OpenAI has launched a new family of models called GPT-4.1, including GPT-4.1, GPT-4.1 mini, and GPT-4.1 nano, all of which excel at coding and instruction following. Released on April 14, these new models are available exclusively through OpenAI's application programming interface (API) and outperform the company's most advanced GPT-4o model across the board.
The models feature improved context understanding, supporting up to 1 million tokens (approximately 750,000 words) and come equipped with refreshed knowledge up to June 2024. On SWE-bench Verified, a measure of real-world software engineering skills, GPT-4.1 completes 54.6% of tasks, compared to 33.2% for GPT-4o. This reflects improvements in the model's ability to explore code repositories, finish tasks, and produce code that both runs and passes tests.
"We've optimized GPT-4.1 for real-world use based on direct feedback to improve in areas that developers care most about: frontend coding, making fewer extraneous edits, following formats reliably, adhering to response structure and ordering, consistent tool usage, and more," an OpenAI spokesperson explained. "These improvements enable developers to build agents that are considerably better at real-world software engineering tasks."

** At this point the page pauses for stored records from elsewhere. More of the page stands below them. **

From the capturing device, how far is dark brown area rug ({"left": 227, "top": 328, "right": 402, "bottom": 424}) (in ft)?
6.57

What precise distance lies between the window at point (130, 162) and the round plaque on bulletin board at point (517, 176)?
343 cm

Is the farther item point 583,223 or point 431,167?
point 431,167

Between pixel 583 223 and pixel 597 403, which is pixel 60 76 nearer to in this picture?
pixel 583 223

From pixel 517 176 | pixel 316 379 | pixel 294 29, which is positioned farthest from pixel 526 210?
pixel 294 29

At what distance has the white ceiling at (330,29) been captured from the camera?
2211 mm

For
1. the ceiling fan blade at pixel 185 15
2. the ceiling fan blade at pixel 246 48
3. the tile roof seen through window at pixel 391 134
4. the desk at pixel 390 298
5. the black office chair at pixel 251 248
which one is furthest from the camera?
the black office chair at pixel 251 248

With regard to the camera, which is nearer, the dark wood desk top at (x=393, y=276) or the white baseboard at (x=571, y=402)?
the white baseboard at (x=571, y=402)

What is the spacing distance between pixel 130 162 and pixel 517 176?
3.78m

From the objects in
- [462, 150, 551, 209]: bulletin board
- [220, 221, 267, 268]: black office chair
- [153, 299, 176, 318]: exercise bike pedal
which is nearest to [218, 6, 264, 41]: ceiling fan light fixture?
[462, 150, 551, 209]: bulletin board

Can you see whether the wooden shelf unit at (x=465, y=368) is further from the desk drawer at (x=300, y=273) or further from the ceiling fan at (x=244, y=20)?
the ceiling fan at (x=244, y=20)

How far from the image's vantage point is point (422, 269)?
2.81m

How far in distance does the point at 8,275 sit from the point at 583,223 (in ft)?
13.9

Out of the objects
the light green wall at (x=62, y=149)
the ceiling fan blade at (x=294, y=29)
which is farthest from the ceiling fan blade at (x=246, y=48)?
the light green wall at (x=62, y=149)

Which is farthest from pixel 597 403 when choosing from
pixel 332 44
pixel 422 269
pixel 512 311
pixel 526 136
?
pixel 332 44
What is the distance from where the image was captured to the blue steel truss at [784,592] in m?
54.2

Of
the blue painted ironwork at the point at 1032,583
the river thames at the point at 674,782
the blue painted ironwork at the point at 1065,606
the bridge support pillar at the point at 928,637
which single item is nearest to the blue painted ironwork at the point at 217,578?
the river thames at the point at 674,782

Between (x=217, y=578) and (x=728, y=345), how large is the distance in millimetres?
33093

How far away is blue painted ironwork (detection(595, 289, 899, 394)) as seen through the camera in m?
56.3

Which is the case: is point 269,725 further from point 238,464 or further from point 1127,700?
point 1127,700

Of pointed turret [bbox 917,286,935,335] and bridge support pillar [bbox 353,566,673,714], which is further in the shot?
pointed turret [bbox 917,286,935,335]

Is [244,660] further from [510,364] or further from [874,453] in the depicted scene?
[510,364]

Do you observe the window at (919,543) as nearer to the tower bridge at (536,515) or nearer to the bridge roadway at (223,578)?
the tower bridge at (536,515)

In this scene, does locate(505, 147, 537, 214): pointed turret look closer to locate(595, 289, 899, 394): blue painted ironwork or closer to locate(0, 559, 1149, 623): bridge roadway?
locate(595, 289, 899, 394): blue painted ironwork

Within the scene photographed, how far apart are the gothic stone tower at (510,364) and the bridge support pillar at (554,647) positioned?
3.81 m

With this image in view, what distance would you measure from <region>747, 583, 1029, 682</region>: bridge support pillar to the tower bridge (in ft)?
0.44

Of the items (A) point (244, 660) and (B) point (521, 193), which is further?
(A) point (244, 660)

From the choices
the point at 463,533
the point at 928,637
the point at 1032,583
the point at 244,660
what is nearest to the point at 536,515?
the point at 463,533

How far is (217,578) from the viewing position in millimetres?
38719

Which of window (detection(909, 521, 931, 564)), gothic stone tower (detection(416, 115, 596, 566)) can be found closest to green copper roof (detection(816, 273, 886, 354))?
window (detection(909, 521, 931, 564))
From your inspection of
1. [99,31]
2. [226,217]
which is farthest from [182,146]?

The smaller variants offer different performance-cost tradeoffs. GPT-4.1 mini and nano are more efficient and faster at the cost of some accuracy, with OpenAI saying GPT-4.1 nano is its speediest and cheapest model ever. Pricing varies significantly across the lineup: GPT-4.1 costs $2 per million input tokens and $8 per million output tokens, GPT-4.1 mini is $0.40/million input tokens and $1.60/million output tokens, and GPT-4.1 nano is just $0.10/million input tokens and $0.40/million output tokens.
In evaluations beyond coding, OpenAI tested GPT-4.1 using Video-MME, which measures a model's ability to understand content in videos. GPT-4.1 reached 72% accuracy on the "long, no subtitles" video category, claiming the top position in this benchmark.
This release aligns with OpenAI's broader ambitions in the coding space. OpenAI CFO Sarah Friar recently discussed the company's vision of creating an "agentic software engineer" that can program entire apps end-to-end. "It can literally build an app for you — and not only build it, but also do its own quality assurance, bug testing, and documentation writing," Friar stated.
The AI coding model space is becoming increasingly competitive. Google's Gemini 2.5 Pro currently tops the SWE-bench Verified benchmark at 63.8%, while Anthropic's Claude 3.7 Sonnet scores 62.3% in standard mode and up to 70.3% in extended thinking mode. Despite these impressive benchmarks, OpenAI acknowledges that even the best models today struggle with tasks that wouldn't trip up experts. Many studies have shown that code-generating models often fail to fix, and even introduce, security vulnerabilities and bugs. GPT-4.1 also becomes less reliable the more input tokens it has to process.